Just as the ecovillage culture has changed its metaphor from ‘lifeboats’ to transformative “yoghurt culture”, most sustainable community and ecovillage initiatives understand that to chase the dream of complete and isolated self-sufficiency, so popular among the hippies of the 1970s, is a mistaken and impossible goal. In many ways this goal goes hand-in-hand with the story of separation and ‘lifeboat’ thinking. As the cultural narrative of the story of interbeing is recognised, regional, national and global interdependence becomes more easily understood. Thus it is important to design and build scale-linked structures of increased local and regional ‘self-reliance’ to meet basic needs within thriving regional economies that are elegantly adapted to the bio-cultural opportunities and challenges of their particular region.
A sustainable human civilisation will emerge from the collaboration of diverse and regionally-adapted regenerative cultures.

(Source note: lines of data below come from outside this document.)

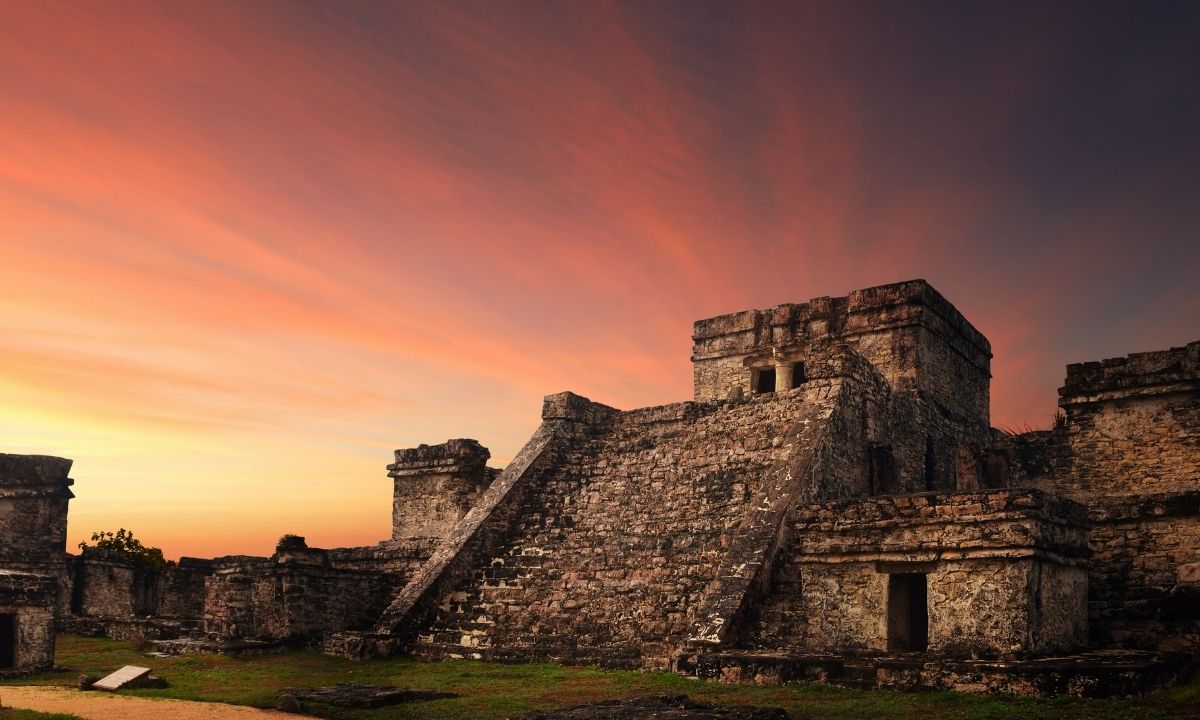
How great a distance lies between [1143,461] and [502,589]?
40.2ft

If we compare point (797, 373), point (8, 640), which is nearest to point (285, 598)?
point (8, 640)

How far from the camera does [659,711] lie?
9.09m

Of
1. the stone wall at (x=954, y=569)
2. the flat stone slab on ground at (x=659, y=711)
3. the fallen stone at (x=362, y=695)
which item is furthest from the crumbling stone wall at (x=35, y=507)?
the stone wall at (x=954, y=569)

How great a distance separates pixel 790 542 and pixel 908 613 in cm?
282

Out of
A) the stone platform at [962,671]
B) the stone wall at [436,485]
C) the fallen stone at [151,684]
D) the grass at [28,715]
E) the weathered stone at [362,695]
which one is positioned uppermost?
the stone wall at [436,485]

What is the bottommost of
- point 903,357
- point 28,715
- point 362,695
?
point 28,715

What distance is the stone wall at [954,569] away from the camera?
34.2 feet

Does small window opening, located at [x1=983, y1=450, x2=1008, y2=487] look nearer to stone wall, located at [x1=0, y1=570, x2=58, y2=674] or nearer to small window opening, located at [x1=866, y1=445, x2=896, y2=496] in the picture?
small window opening, located at [x1=866, y1=445, x2=896, y2=496]

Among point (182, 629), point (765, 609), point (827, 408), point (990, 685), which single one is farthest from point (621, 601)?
point (182, 629)

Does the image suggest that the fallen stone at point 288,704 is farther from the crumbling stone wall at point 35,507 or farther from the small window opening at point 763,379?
the small window opening at point 763,379

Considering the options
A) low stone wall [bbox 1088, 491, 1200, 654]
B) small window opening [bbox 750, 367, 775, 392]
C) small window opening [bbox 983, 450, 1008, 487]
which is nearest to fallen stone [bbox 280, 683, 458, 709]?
low stone wall [bbox 1088, 491, 1200, 654]

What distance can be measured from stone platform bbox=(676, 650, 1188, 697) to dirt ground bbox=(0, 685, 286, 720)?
4803 mm

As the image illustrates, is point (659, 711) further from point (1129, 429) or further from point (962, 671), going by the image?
point (1129, 429)

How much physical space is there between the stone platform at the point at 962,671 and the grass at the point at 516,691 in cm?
18
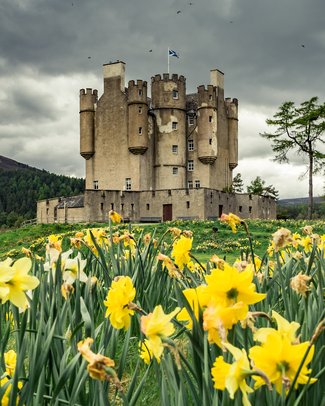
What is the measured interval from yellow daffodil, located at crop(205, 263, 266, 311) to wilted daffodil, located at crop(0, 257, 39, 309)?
0.54 meters

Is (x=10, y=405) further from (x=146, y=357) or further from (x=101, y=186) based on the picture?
(x=101, y=186)

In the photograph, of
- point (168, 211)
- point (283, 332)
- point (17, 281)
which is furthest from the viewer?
point (168, 211)

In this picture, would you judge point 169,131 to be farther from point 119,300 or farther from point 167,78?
point 119,300

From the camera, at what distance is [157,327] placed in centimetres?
128

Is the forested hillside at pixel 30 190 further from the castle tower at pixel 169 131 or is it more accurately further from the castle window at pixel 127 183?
the castle tower at pixel 169 131

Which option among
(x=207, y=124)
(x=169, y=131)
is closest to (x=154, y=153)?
(x=169, y=131)

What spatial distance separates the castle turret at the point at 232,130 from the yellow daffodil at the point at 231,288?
47345 millimetres

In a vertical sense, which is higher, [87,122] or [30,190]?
[87,122]

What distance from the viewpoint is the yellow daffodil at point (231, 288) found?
→ 123 cm

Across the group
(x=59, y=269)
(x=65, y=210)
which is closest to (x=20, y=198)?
(x=65, y=210)

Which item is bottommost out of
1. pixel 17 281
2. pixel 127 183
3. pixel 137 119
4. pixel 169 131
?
pixel 17 281

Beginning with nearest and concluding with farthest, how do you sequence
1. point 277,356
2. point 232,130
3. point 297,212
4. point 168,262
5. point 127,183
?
1. point 277,356
2. point 168,262
3. point 127,183
4. point 232,130
5. point 297,212


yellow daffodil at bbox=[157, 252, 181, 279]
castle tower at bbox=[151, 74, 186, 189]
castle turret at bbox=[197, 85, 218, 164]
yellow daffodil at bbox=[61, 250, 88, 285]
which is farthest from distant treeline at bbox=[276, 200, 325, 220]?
yellow daffodil at bbox=[157, 252, 181, 279]

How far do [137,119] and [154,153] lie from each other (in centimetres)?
347
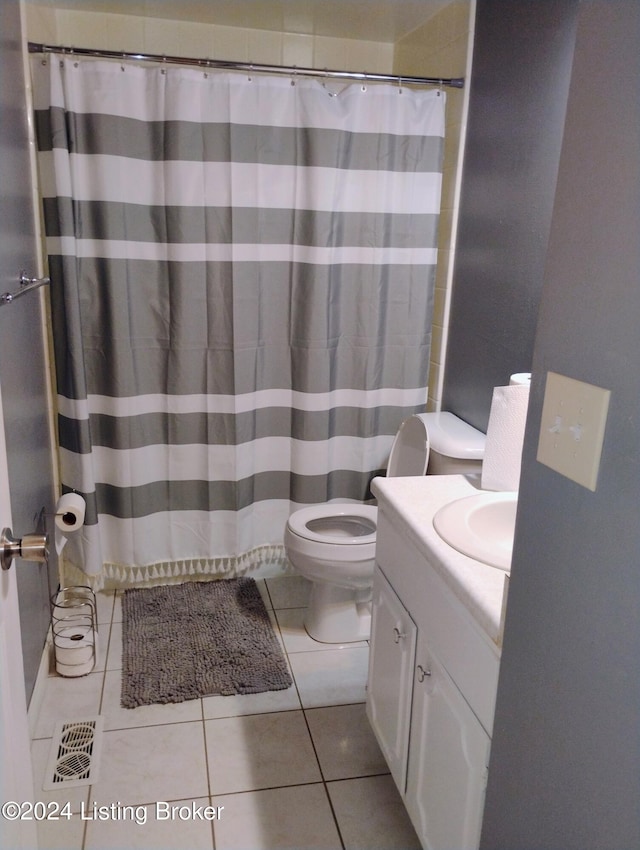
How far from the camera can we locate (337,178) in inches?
95.2

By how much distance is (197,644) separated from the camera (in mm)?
2398

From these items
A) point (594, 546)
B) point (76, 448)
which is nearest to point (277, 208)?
point (76, 448)

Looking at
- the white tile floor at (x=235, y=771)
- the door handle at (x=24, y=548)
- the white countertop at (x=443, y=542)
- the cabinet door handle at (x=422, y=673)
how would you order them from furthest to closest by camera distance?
the white tile floor at (x=235, y=771), the cabinet door handle at (x=422, y=673), the white countertop at (x=443, y=542), the door handle at (x=24, y=548)

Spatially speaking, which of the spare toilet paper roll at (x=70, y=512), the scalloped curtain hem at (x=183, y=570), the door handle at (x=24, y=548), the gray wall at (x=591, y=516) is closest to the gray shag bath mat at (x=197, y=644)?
the scalloped curtain hem at (x=183, y=570)

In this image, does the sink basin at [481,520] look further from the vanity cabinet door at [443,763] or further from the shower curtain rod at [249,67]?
the shower curtain rod at [249,67]

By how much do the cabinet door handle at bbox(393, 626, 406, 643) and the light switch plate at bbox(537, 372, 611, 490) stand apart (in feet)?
2.67

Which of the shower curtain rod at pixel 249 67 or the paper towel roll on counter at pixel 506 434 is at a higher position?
the shower curtain rod at pixel 249 67

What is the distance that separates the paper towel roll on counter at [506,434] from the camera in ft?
5.66

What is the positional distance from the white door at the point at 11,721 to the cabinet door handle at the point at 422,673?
0.78m

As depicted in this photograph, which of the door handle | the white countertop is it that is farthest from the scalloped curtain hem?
the door handle

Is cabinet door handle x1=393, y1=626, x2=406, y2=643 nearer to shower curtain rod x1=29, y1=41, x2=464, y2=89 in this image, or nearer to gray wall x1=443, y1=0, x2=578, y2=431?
gray wall x1=443, y1=0, x2=578, y2=431

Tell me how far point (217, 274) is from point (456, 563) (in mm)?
1497

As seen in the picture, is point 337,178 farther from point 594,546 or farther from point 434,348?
point 594,546

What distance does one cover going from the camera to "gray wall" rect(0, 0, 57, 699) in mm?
1854
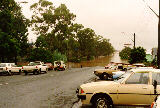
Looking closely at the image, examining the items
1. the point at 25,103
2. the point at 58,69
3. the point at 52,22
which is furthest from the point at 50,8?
the point at 25,103

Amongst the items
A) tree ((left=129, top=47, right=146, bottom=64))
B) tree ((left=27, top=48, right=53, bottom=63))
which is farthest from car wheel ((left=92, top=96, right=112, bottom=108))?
tree ((left=27, top=48, right=53, bottom=63))

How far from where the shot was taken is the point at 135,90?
8914 mm

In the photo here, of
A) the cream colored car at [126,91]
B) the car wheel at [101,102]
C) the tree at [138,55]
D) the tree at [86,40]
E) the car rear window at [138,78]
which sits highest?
the tree at [86,40]

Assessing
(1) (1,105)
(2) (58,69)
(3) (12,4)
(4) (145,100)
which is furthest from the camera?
(2) (58,69)

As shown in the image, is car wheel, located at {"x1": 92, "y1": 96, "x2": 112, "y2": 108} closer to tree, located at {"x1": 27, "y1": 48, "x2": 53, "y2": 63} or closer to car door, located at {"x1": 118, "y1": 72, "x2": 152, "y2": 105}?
car door, located at {"x1": 118, "y1": 72, "x2": 152, "y2": 105}

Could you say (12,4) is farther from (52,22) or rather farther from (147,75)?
(147,75)

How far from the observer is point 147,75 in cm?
900

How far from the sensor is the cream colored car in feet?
29.2

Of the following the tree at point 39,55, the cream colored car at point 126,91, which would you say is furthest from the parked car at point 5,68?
the cream colored car at point 126,91

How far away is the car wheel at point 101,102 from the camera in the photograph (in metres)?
9.14

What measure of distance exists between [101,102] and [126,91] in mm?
933

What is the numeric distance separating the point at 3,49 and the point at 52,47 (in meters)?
39.5

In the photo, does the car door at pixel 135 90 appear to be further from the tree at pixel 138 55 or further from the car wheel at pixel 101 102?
the tree at pixel 138 55

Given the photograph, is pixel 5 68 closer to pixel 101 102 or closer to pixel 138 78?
pixel 101 102
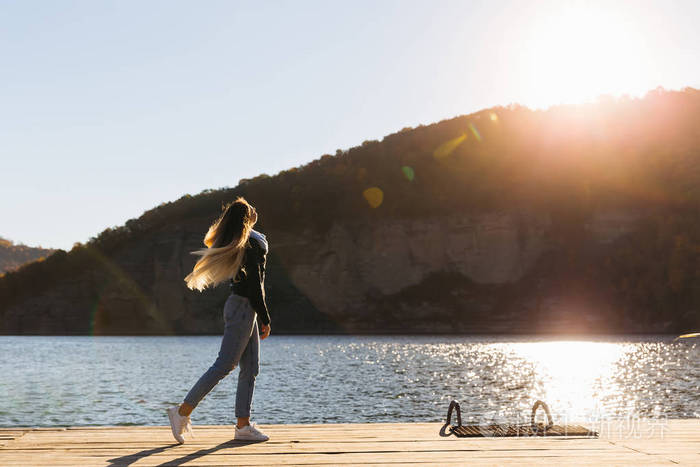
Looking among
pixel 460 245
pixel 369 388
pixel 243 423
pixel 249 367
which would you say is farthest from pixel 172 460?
pixel 460 245

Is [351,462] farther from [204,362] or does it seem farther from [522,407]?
[204,362]

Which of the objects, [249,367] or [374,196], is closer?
[249,367]

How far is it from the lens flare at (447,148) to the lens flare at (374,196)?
1347cm

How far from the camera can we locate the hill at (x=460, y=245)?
91.4 meters

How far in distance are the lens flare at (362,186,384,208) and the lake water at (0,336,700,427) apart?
53946 millimetres

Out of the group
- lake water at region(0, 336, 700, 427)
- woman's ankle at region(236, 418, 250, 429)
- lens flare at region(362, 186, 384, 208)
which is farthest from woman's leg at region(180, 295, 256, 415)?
lens flare at region(362, 186, 384, 208)

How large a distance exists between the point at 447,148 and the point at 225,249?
11090 cm

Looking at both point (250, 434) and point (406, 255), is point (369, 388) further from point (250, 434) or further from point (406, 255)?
point (406, 255)

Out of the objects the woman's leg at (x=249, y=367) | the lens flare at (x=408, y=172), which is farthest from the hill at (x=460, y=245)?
the woman's leg at (x=249, y=367)

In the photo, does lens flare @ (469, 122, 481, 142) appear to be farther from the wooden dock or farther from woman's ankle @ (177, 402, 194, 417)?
woman's ankle @ (177, 402, 194, 417)

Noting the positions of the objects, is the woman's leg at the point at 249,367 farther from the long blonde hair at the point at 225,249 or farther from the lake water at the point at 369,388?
the lake water at the point at 369,388

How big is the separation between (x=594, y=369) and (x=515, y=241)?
53.9m

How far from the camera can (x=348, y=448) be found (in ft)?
20.2

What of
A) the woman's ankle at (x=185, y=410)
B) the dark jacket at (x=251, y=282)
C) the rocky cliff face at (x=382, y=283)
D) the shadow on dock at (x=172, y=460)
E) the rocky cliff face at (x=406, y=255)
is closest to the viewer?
the shadow on dock at (x=172, y=460)
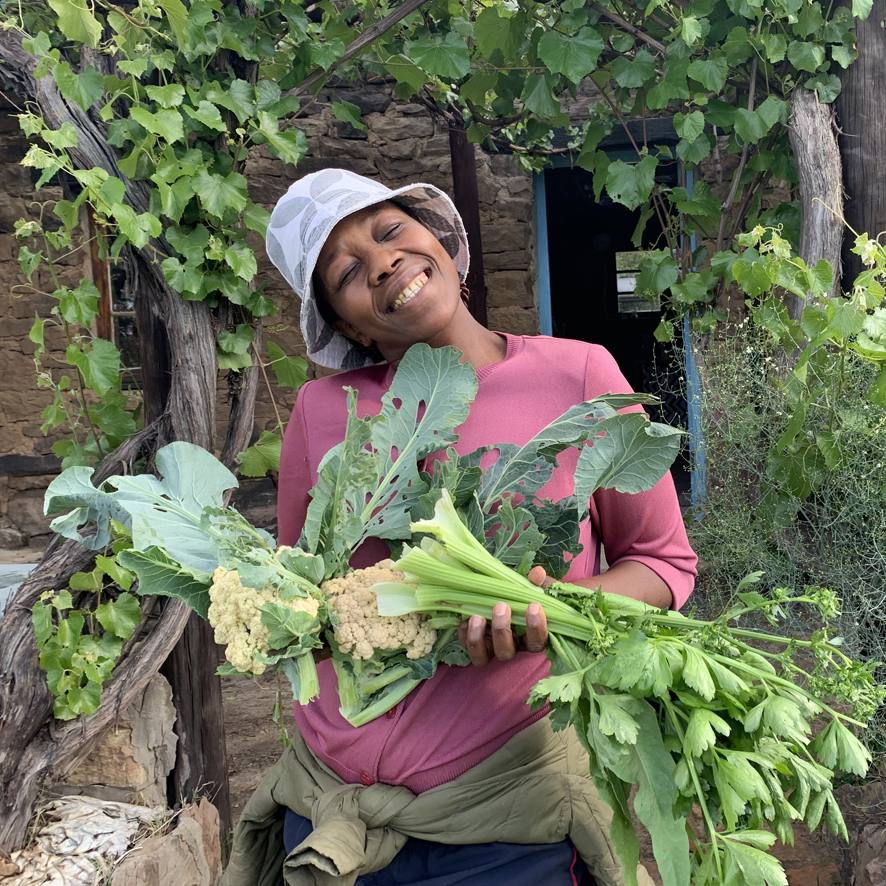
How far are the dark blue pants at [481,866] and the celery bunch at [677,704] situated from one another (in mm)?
172

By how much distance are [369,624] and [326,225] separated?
65 centimetres

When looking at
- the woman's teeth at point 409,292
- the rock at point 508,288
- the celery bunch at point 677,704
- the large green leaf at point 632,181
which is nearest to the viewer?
the celery bunch at point 677,704

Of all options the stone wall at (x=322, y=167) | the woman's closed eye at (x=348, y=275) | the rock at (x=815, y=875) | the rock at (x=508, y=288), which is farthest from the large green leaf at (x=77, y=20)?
the rock at (x=815, y=875)

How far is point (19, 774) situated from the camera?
2.34 meters

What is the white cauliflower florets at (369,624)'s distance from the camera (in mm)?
1081

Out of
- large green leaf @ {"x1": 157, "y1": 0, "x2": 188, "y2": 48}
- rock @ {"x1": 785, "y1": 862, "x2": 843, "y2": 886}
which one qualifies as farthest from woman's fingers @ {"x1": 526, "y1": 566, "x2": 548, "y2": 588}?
rock @ {"x1": 785, "y1": 862, "x2": 843, "y2": 886}

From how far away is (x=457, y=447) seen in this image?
134 centimetres

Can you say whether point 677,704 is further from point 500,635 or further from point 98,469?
point 98,469

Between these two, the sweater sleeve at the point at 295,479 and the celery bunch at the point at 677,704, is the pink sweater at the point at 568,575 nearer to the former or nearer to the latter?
the sweater sleeve at the point at 295,479

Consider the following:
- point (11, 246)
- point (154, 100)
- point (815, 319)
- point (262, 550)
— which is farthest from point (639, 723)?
point (11, 246)

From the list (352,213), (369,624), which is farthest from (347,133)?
(369,624)

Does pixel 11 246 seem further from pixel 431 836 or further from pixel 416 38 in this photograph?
pixel 431 836

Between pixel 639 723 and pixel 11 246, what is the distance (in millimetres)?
4852

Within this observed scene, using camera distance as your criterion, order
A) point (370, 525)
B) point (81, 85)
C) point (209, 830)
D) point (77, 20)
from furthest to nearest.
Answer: point (209, 830)
point (81, 85)
point (77, 20)
point (370, 525)
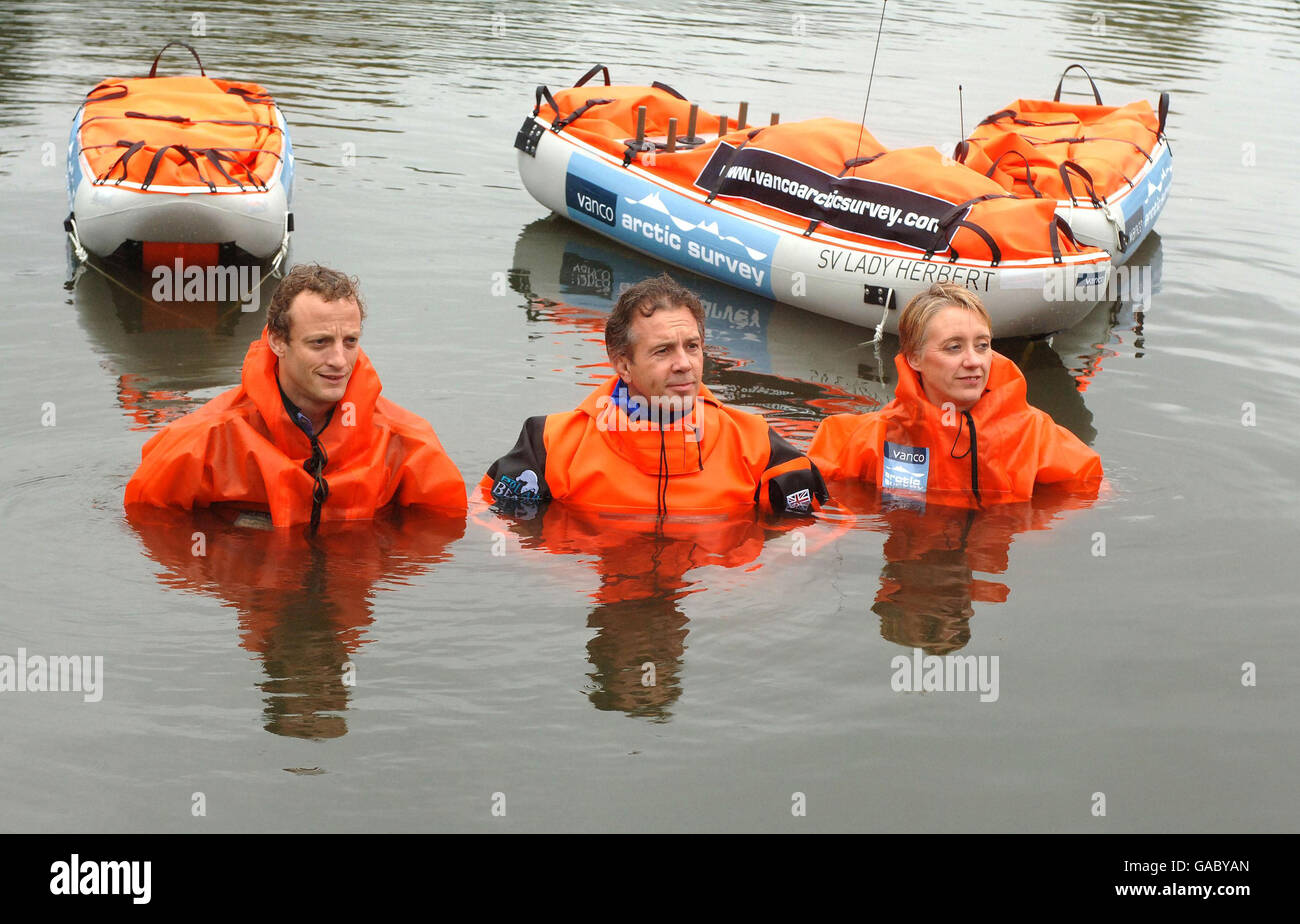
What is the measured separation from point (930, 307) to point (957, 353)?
0.81 ft

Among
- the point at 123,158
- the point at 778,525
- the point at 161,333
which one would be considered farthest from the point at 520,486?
the point at 123,158

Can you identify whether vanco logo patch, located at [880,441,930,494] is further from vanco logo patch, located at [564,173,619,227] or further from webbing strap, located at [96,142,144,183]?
webbing strap, located at [96,142,144,183]

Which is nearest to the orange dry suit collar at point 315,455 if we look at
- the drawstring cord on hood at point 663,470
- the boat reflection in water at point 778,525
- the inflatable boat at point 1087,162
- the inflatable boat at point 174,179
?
the boat reflection in water at point 778,525

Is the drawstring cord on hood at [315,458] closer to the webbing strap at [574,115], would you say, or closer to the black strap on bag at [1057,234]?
the black strap on bag at [1057,234]

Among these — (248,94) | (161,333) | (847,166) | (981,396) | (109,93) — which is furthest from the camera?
(248,94)

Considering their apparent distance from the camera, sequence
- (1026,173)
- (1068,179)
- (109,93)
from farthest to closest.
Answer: (109,93) → (1026,173) → (1068,179)

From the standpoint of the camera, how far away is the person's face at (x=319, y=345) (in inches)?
232

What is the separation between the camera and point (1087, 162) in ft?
39.8

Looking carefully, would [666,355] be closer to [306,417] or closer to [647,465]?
[647,465]

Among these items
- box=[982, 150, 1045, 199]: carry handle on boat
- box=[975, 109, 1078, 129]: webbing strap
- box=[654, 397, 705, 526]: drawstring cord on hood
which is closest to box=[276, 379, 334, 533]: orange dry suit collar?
box=[654, 397, 705, 526]: drawstring cord on hood

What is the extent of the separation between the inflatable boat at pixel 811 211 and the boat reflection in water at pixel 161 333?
306 centimetres
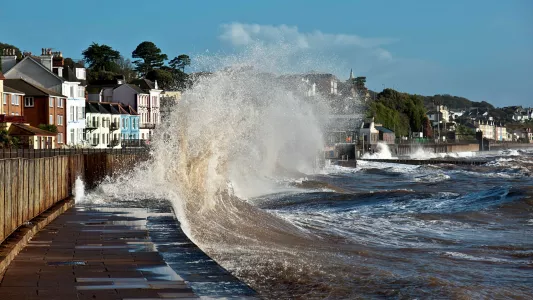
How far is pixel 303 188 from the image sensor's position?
1345 inches

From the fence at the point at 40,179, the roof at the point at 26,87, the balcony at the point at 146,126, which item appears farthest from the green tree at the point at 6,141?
the balcony at the point at 146,126

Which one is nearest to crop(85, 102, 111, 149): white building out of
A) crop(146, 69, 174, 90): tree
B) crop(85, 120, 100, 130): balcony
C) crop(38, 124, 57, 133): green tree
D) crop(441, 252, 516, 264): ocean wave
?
crop(85, 120, 100, 130): balcony

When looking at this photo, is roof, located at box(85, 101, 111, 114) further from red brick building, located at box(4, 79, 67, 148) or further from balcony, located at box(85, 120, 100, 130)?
red brick building, located at box(4, 79, 67, 148)

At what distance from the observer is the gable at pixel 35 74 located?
73.9 metres

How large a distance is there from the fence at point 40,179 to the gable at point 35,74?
51.2m

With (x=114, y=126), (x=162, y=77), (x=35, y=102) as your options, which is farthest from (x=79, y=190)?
(x=162, y=77)

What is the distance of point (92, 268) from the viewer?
8.66m

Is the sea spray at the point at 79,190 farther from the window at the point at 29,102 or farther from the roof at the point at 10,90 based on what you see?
the window at the point at 29,102

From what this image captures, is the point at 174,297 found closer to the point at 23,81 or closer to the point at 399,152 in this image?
the point at 23,81

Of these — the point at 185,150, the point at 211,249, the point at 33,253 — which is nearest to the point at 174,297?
the point at 33,253

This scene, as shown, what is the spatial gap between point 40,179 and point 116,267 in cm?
618

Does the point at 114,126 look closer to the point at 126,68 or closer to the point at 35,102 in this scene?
the point at 35,102

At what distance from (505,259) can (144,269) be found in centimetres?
802

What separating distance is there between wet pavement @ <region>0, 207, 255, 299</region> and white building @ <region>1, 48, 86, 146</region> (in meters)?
64.0
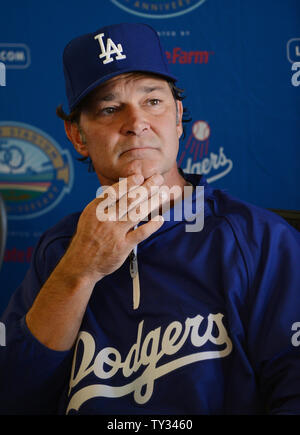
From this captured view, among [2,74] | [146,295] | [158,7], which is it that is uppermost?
[158,7]

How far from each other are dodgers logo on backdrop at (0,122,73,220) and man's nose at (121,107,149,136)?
28.9 inches

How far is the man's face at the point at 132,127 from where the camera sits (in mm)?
910

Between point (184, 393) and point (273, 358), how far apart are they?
17 cm

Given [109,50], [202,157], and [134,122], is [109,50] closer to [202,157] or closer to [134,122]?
[134,122]

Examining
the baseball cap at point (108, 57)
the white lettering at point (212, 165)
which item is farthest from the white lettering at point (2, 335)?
the white lettering at point (212, 165)

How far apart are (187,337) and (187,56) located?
106 centimetres

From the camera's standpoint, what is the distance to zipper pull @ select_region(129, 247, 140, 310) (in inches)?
34.0

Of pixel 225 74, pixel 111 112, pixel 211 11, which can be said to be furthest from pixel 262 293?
pixel 211 11

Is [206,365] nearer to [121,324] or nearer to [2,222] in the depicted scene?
[121,324]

These cultures will have a certain level of regional self-reliance with regard to basic needs such as food, energy, education, health care and material goods. Their material cultures will be primarily but not exclusively based on regional production for regional consumption, enabled by renewable-energy, and circular economies that use regenerative regional bio-productivity, rather than fossil materials and fuels, as their resource base. Just as life is structured as networks within networks linking across scales, a sustainable human presence on Earth will emerge from collaborative networks of communities at bioregional, national and global levels.